EXTRAIT À LIRE:
※ ※ ※
L'homme au bérêt noir, de Corneille de Lyon, XVIe
L'homme au bérêt noir, Corneille de Lyon, XVIe siècle (source)

 

 

qu'est-ce que l'homme ?

Éric Deschavanne, Pierre-Henri Tavoillot

 

Rousseau

Son constat de départ est désabusé : la finitude humaine n’est plus indexée à l’ordre immanent du cosmos ou au règne transcendant du divin, qui, chacun à leur manière, pouvaient lui apporter, au final, une forme d consolation. De même lui paraît insuffisante la solution épicurienne selon laquelle l’unique issue de ce destin éphémère réside dans l’acceptation lucide de sa vanité. Pour Rousseau, ni l’espoir ni le désespoir d’un monde meilleur ne parviennent à régler le tragique de l’existence humaine. D’où le défi que doit relever à ses yeux la philosophie humaniste : comment bien remplir et guider cette vie si brève et si vaine quand, en guise de consolation, le passé se perd, la nature se tait et le ciel se vide ; bref, quand il n’y a plus que l’homme pour consoler l’homme ?
※ ※ ※
LIGNES FOURNIES:
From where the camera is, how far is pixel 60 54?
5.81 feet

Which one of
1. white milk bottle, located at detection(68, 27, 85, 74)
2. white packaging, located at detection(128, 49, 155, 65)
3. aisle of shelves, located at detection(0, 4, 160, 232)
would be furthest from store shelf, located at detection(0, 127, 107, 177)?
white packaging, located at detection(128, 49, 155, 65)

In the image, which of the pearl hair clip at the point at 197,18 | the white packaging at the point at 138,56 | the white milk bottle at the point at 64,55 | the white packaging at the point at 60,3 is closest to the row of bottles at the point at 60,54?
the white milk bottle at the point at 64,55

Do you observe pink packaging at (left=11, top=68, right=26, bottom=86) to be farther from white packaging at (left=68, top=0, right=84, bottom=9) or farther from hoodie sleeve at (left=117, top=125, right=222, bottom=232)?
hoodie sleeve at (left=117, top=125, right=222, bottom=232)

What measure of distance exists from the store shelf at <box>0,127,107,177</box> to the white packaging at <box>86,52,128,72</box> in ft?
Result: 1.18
※ ※ ※
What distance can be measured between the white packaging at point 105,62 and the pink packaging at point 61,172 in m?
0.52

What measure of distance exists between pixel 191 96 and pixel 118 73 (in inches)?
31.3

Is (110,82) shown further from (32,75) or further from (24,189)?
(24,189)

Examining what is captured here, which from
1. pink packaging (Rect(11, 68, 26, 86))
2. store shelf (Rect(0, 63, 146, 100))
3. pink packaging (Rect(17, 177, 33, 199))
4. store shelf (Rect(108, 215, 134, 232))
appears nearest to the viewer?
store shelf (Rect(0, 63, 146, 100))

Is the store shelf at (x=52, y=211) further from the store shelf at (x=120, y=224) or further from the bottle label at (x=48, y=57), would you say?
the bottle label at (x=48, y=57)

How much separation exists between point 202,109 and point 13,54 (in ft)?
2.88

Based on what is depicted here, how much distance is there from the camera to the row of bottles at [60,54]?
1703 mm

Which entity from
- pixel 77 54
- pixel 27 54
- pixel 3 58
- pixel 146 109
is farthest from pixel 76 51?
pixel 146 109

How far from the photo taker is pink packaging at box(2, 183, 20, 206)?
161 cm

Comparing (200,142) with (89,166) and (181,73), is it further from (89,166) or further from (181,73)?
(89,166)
※ ※ ※
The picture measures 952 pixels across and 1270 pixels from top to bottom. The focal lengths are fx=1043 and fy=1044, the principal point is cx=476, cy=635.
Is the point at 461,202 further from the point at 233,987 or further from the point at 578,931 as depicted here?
※ ※ ※
Pourriez-vous citer, dans l'extrait sur Rousseau, le passage qui débute aux mots « Éric Deschavanne, Pierre-Henri » et s'achève après « pour consoler l’homme ? » ?

CORRIGÉ PROPOSÉ:
Éric Deschavanne, Pierre-Henri Tavoillot

 

Rousseau

Son constat de départ est désabusé : la finitude humaine n’est plus indexée à l’ordre immanent du cosmos ou au règne transcendant du divin, qui, chacun à leur manière, pouvaient lui apporter, au final, une forme d consolation. De même lui paraît insuffisante la solution épicurienne selon laquelle l’unique issue de ce destin éphémère réside dans l’acceptation lucide de sa vanité. Pour Rousseau, ni l’espoir ni le désespoir d’un monde meilleur ne parviennent à régler le tragique de l’existence humaine. D’où le défi que doit relever à ses yeux la philosophie humaniste : comment bien remplir et guider cette vie si brève et si vaine quand, en guise de consolation, le passé se perd, la nature se tait et le ciel se vide ; bref, quand il n’y a plus que l’homme pour consoler l’homme ?